En ce sens, la discrétion relative des brasseries françaises les rend attirantes pour le Coureur des Boires en visite. En voyage, on veut bien admirer la Tour Eiffel, mais il n’y a rien de mieux que d’avoir la sensation de défricher le terrain méconnu. Or, en plus d’une grande quantité de produits que nous avons majoritairement déjà croisé à l’édition de Montréal, le Mondial strasbourgeois permettait justement d’explorer le portfolio de plusieurs brasseries françaises dont nous n’avions jamais entendu parler et d’autres que nous avions hâte de découvrir depuis plusieurs années comme Le Brewery, brasserie normande respectée pour ses recettes inspirée de l’Angleterre natale de ses fondateurs. La Norman Gold, servie en cask s’il vous plaît, était particulièrement réussie avec ses saillants houblons citriques.

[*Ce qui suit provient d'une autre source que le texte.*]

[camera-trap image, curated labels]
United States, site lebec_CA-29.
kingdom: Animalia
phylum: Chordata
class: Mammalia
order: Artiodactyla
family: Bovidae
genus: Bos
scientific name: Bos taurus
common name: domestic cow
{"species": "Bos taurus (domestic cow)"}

Un kiosque particulièrement intéressant était celui du Front hexagonal de libération de la bière artisanale regroupant quelques artisans français particulièrement audacieux : Fleurac, des Garrigues, Le Paradis, Pleine Lune, La Franche. Les bières françaises traînent la réputation d’être chiches en houblon et les brasseries associées de ce Front lancent un véritable coup de fronde à cette étiquette parfois justifiée. Entre les blondes de soif très amères – La Franche de la brasserie homonyme était assurément un coup de coeur du genre - les IPA et les bières fortes foncées, nous nous serions cru dans une excellente microbrasseries américaine.

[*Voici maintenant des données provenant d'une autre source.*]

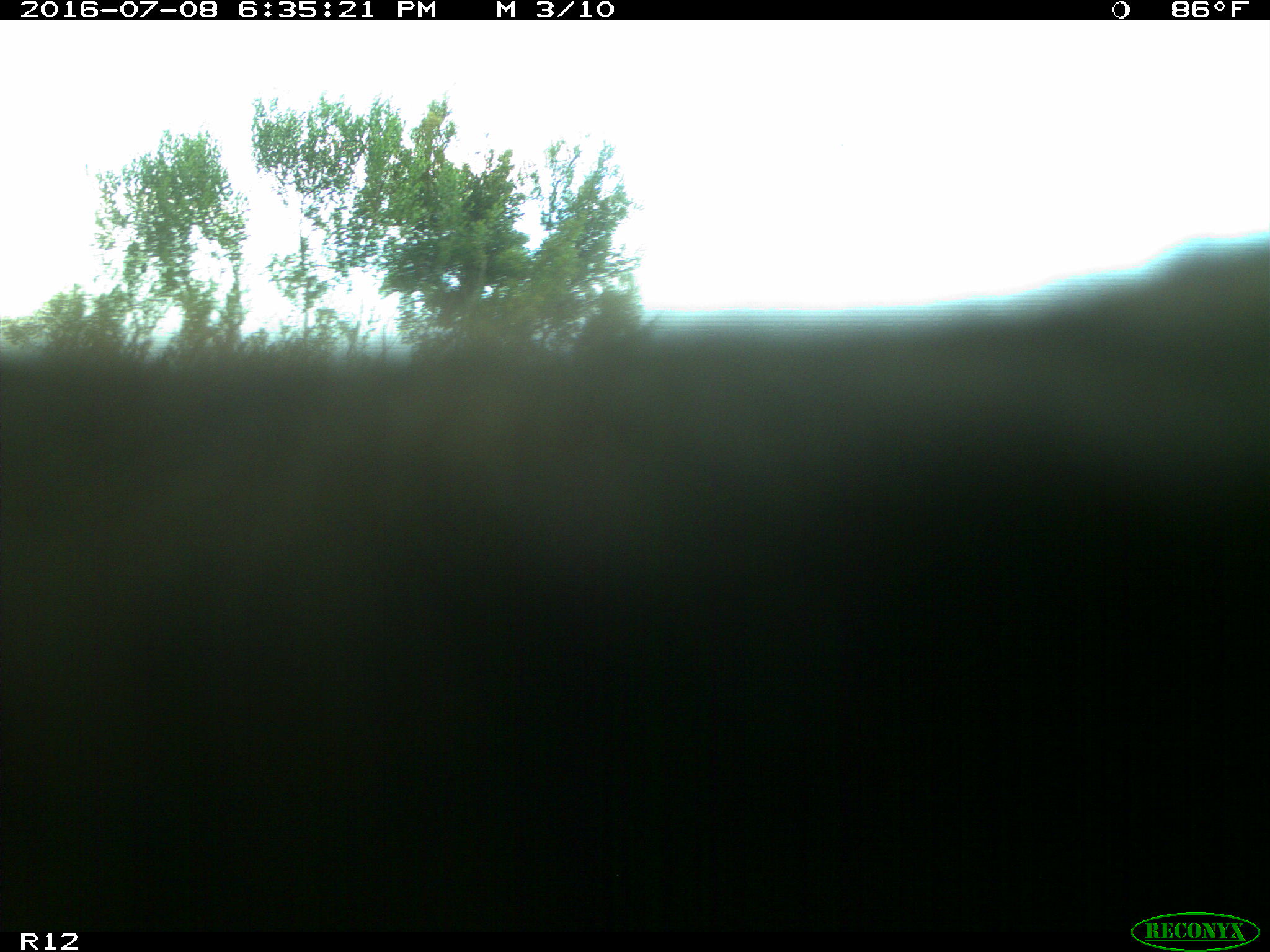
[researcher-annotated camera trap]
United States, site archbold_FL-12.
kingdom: Animalia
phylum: Chordata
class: Mammalia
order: Artiodactyla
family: Bovidae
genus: Bos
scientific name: Bos taurus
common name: domestic cow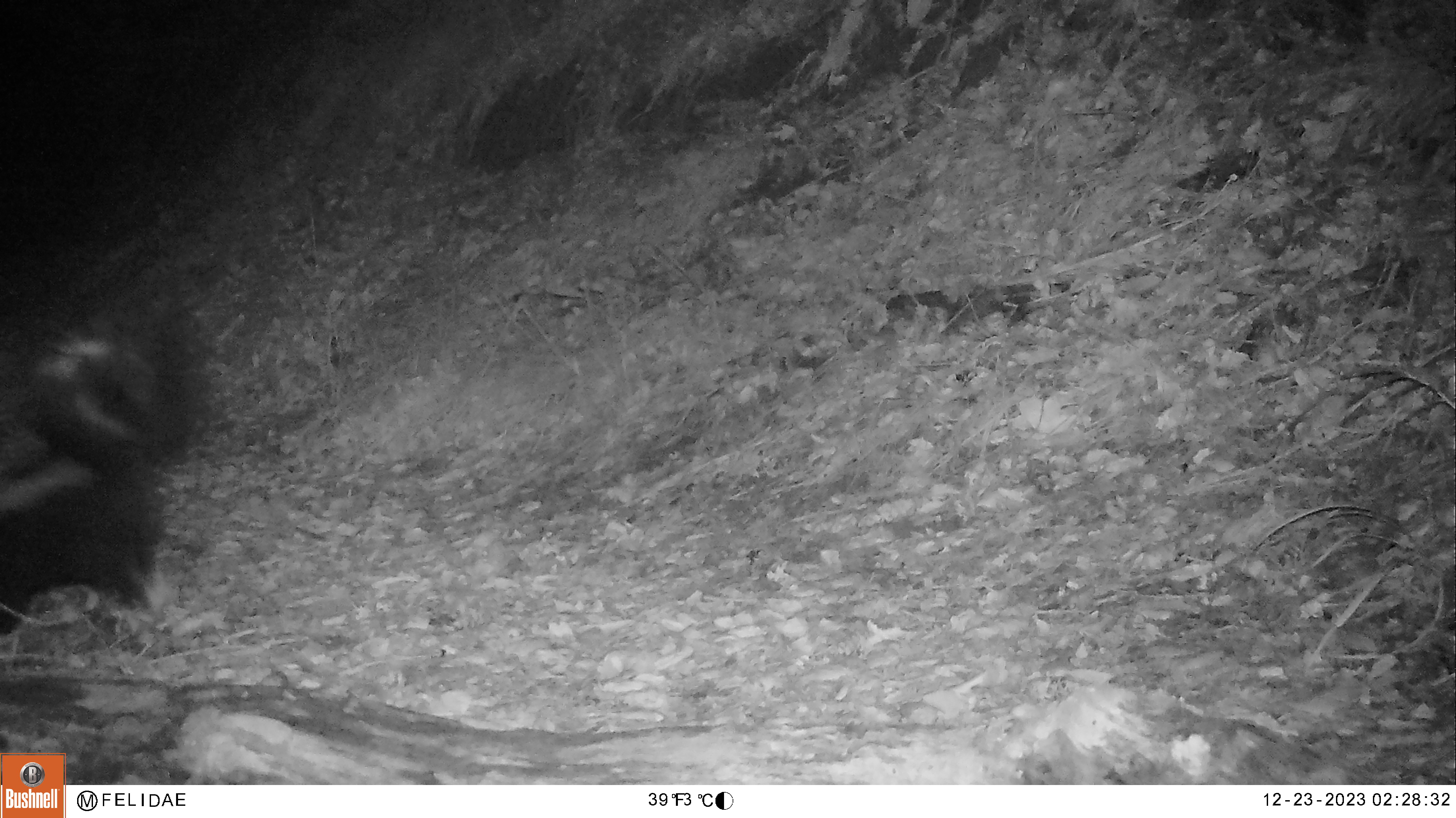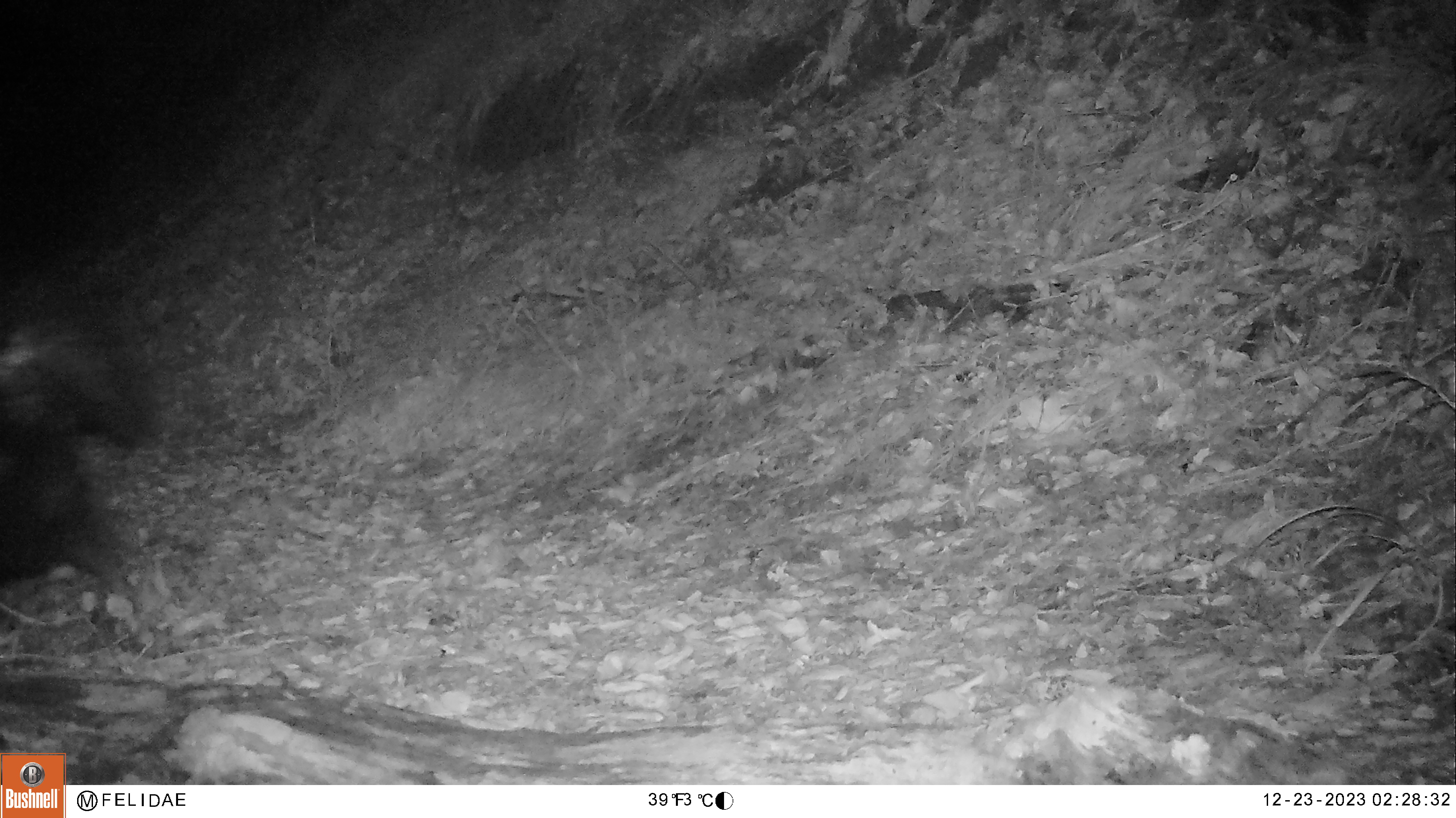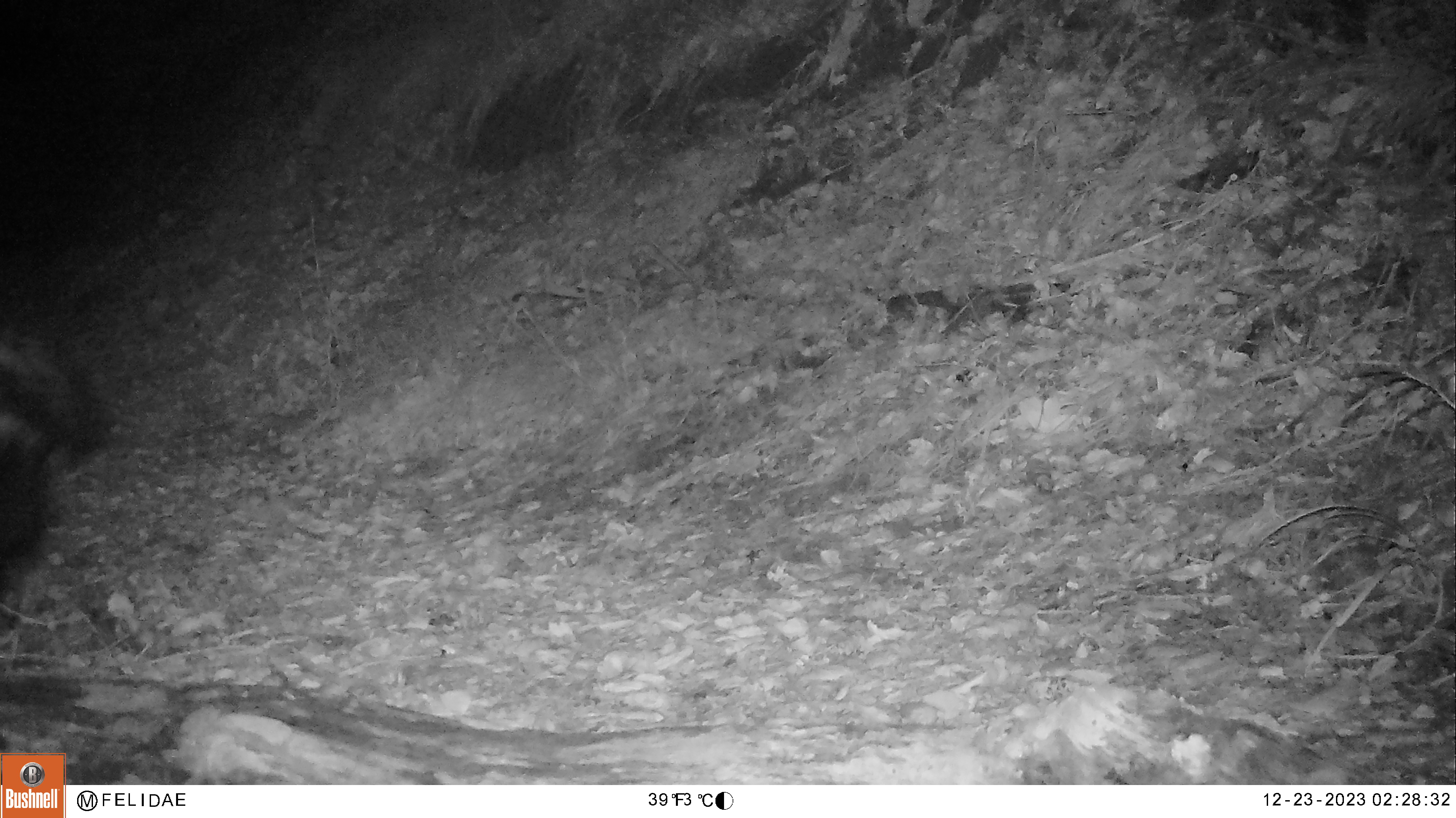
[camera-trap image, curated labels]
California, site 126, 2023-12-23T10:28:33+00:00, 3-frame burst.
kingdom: Animalia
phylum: Chordata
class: Mammalia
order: Carnivora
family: Mephitidae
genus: Mephitis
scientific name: Mephitis mephitis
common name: striped skunk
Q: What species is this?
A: Striped skunk (Mephitis mephitis).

Évidemment, c’était aussi l’occasion de revisiter plusieurs classiques du Nord dont la tradition des bières de Garde est presque jumelle à la vision belge du brassage où les normes stylistiques sont délaissées et les levures, exploitées au maximum. Les Annoeuillin et autres Saint-Germain valent toujours le détour. En tout, une quarantaine de brasseries françaises étaient représentées sur les lieux, ce Mondial représentant une fenêtre unique sur la scène française souvent négligée par rapport à des voisins plus visibles. Pour cette raison, si ce festival persiste et affiche une croissance similaire à celui de Montréal, il représentera de plus en plus le tremplin logique pour explorer ce monde méconnu. Et contrairement au festival de Montréal, si vous n’avez pas le temps d’essayer tout ce qui vous intéressait, vous pouvez encore acheter la majorité des produits à la boutique du festival avant de sortir : imagineriez-vous pareille situation à Montréal!



31 oct. 2011

Des bocks, des bières sauvages et des Double IPAs... allemandes!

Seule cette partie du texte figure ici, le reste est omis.